As she always did, Hannah began with the history of her own house. One of the women was delighted to tell her that she was certain she had seen Melody Chandler up on the widow’s walk the night before.

 

When they left the house, she walked them to Duval and told them stories about the hanging tree in Captain Tony’s Saloon. The building had been erected in 1851 as an icehouse, but it had doubled as the morgue. Sixteen pirates had been hanged from the tree, as well as one woman, who had killed her own family. She was known as the Lady in Blue, some said because she had worn blue when she died, while others said it was because she had turned blue when she was hanged. She was buried beneath the pool table and was known to haunt the bathroom. The late Captain Tony himself had been like a Hemingway character, engaged in all kinds of enterprises, as well as being the mayor of Key West. But it had been a woman, Josie Russell, who had first opened the building as a saloon. It had been called Sloppy Joe’s until a rental dispute had driven the owner to move the well-known Hemingway haunt across the street. Josie packed up all her equipment and alcohol in the middle of the night and moved over to the current location of Sloppy Joe’s on the corner of Duval and Green Street. Key West, however, was a haven for bars. The old Sloppy Joe’s reopened as Captain Tony’s.

 

They moved on to St. Paul’s, where an old sea captain haunted the graveyard where he remained along with a number of children who’d died in the fire at the theater nearby.

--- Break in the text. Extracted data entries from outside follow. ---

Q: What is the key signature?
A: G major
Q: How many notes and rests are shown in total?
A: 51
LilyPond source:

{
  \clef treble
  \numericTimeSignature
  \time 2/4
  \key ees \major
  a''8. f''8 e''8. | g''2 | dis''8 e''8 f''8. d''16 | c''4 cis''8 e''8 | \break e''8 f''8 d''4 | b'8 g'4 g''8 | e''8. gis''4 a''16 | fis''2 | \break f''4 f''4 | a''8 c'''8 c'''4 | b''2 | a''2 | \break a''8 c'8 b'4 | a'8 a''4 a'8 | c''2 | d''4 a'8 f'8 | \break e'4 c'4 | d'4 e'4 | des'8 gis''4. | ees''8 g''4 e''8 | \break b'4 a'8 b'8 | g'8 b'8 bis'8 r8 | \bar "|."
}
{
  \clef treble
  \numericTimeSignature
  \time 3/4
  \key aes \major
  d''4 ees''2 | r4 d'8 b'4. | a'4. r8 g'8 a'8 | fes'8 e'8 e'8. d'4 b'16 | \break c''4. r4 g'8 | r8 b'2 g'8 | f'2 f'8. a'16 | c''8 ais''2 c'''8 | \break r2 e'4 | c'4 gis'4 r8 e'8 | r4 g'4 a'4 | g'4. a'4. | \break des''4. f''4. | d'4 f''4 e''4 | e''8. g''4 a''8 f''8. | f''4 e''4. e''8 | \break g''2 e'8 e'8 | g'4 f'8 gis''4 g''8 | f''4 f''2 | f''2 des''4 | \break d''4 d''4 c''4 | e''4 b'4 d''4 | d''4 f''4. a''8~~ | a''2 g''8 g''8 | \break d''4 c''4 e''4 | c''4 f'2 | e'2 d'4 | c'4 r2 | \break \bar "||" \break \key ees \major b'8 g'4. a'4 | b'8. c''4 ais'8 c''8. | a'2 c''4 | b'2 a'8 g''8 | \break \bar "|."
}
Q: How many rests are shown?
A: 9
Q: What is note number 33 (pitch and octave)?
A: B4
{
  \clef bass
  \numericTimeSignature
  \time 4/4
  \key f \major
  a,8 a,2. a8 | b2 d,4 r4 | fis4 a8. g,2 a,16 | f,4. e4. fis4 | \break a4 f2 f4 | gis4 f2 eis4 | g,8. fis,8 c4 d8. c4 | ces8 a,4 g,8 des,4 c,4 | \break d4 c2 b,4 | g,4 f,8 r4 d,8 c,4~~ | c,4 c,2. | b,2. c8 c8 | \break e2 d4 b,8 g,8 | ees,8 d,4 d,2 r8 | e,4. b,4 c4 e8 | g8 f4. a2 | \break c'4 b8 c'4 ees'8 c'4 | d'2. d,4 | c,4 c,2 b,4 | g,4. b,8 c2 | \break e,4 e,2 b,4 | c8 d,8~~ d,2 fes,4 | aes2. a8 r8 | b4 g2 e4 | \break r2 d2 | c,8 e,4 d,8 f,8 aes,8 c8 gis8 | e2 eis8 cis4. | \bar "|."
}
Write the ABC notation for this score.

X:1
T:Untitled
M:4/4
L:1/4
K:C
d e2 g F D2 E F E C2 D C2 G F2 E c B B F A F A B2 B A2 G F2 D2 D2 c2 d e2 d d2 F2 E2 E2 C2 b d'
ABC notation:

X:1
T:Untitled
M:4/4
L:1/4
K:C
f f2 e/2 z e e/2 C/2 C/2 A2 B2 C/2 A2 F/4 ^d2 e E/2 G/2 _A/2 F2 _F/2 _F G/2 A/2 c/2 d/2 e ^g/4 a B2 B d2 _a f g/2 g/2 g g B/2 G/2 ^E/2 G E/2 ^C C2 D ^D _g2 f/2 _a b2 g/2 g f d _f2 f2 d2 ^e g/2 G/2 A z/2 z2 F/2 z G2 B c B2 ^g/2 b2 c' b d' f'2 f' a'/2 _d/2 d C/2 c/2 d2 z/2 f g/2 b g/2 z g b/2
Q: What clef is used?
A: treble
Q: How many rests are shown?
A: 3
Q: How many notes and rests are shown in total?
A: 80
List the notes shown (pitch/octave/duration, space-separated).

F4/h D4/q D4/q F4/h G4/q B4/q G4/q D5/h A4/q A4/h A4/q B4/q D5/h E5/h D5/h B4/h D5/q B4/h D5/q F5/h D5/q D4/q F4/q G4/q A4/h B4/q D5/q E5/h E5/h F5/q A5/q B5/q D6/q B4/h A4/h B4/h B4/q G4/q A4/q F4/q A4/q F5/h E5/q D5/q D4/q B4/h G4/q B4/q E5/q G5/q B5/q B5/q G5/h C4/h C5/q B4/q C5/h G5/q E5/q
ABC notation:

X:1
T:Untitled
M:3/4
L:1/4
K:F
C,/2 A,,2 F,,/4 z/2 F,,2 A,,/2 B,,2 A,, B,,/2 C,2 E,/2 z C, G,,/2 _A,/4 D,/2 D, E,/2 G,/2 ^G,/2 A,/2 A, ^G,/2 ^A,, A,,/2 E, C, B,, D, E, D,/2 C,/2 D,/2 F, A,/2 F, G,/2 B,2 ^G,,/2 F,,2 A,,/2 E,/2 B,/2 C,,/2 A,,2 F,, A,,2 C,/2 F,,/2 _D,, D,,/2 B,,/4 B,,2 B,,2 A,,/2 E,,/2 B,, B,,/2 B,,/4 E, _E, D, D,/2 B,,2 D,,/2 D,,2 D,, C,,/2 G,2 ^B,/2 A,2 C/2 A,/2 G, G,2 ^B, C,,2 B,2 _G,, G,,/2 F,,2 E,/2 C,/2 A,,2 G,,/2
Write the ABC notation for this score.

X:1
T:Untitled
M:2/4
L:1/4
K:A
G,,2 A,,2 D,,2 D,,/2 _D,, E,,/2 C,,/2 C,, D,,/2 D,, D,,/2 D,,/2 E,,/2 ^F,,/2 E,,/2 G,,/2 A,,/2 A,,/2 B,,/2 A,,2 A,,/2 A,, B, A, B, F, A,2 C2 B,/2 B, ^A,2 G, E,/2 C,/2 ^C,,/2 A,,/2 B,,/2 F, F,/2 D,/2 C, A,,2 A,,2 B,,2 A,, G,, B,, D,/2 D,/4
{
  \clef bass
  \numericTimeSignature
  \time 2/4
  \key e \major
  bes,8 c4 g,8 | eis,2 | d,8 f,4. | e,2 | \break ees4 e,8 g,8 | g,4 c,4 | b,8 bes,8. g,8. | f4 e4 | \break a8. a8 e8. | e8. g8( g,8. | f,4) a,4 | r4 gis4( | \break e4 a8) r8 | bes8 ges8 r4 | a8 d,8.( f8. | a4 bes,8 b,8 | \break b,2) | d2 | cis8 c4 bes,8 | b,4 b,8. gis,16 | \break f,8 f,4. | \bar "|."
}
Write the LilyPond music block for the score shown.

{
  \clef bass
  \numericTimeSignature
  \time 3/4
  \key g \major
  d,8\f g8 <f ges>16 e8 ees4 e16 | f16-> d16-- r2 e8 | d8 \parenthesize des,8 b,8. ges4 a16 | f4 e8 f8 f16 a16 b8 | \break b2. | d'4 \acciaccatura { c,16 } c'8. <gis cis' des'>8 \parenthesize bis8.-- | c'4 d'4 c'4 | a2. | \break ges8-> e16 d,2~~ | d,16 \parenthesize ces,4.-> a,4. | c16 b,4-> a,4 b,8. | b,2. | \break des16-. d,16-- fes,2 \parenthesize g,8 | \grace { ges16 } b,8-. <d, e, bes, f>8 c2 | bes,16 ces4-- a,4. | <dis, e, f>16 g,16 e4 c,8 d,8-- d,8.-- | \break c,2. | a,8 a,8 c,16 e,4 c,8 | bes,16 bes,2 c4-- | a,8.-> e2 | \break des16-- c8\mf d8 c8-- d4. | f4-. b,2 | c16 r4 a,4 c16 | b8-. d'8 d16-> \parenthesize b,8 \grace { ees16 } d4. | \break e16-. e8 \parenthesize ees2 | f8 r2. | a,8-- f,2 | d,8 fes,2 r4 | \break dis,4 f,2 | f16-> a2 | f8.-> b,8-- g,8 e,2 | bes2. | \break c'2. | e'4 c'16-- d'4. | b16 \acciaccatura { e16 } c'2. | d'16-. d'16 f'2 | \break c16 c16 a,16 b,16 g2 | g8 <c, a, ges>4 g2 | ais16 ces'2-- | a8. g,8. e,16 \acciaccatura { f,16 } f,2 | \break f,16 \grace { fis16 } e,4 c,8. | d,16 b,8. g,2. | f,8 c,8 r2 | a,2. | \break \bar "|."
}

Most of those buried in the graveyard had been moved to the Key West Cemetery, but a few remained. The sea captain was known to have haunted a down-and-out traveler who had decided to sleep there; the children were heard to cry and sing. From the church they moved to the theater where the children had died. That was followed by the La Concha hotel, haunted by both old and new ghosts. The group was delightful, asking questions, commenting and staying close.